Start SUPPLIED RECORDS

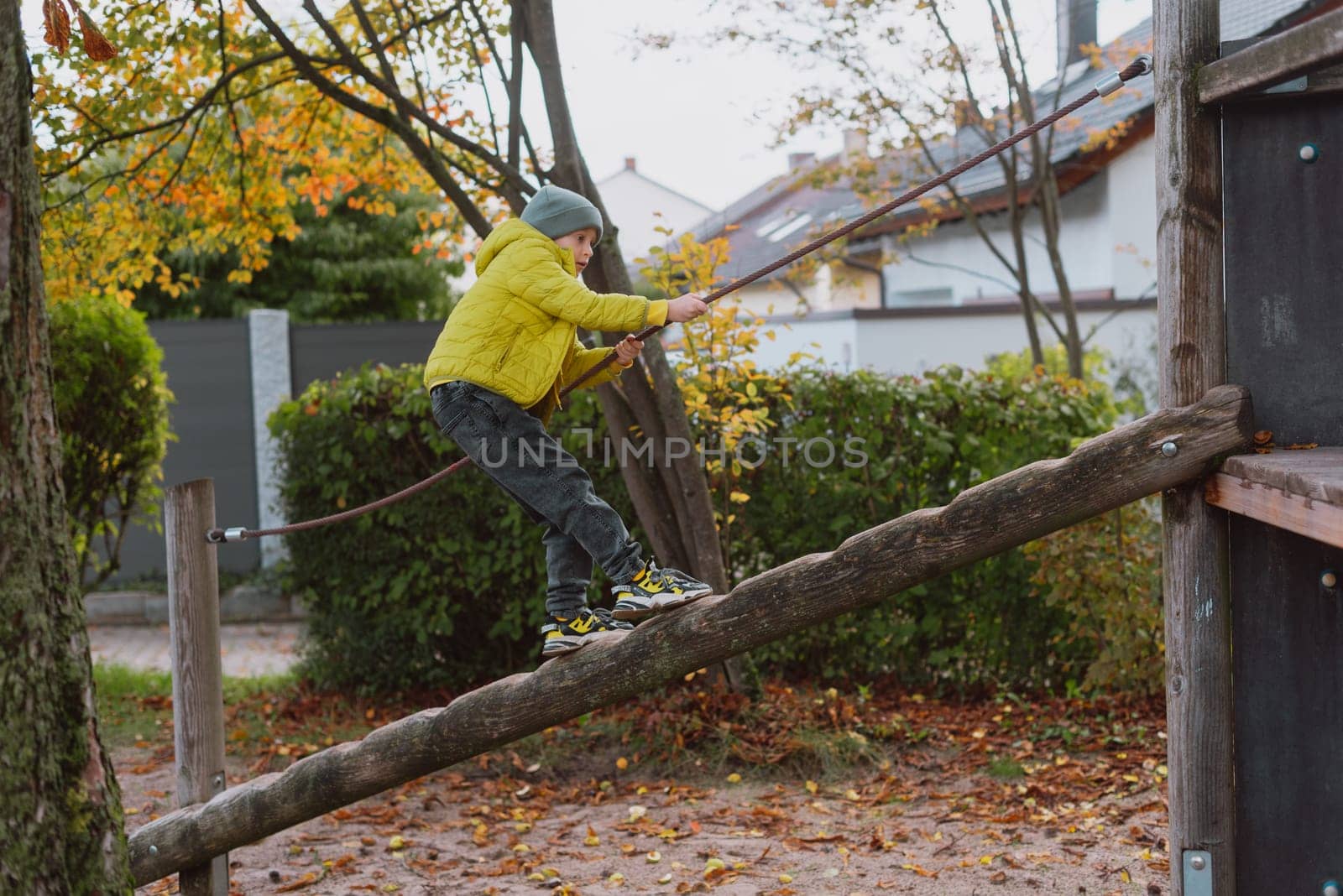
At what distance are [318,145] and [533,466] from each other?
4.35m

End SUPPLIED RECORDS
Start SUPPLIED RECORDS

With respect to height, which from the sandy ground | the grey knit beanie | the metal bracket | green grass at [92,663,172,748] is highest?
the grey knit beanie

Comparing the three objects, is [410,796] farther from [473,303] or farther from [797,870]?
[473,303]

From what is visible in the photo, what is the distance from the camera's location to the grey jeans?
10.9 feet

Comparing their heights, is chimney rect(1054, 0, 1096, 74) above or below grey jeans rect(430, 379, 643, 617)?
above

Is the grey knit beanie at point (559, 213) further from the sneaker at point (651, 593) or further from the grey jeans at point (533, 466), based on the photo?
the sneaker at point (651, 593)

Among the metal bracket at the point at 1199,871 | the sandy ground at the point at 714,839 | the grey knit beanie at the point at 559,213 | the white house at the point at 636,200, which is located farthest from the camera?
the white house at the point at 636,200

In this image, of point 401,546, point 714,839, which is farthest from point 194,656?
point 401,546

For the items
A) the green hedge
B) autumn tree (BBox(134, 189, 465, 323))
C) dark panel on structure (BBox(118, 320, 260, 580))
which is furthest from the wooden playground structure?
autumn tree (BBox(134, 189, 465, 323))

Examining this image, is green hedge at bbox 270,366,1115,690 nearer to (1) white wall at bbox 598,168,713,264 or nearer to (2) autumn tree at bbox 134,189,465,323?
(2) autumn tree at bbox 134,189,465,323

End SUPPLIED RECORDS
Start SUPPLIED RECORDS

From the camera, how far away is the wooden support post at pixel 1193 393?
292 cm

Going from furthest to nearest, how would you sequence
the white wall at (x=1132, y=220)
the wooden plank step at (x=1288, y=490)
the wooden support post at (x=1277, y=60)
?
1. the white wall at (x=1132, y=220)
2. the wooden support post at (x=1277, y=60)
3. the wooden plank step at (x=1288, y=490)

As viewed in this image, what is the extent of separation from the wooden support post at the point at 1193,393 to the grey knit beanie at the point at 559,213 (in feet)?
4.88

End SUPPLIED RECORDS

[THE EXERCISE] Echo the lines starting at the line that contains "From the camera, how" and ending after the line that contains "3. the wooden plank step at (x=1288, y=490)", both of those included.

[SOLUTION BELOW]
From the camera, how far away is the wooden support post at pixel 1193 393?
292 cm

Going from furthest to nearest, how would you sequence
the white wall at (x=1132, y=220)
the wooden plank step at (x=1288, y=490)
the wooden support post at (x=1277, y=60)
?
1. the white wall at (x=1132, y=220)
2. the wooden support post at (x=1277, y=60)
3. the wooden plank step at (x=1288, y=490)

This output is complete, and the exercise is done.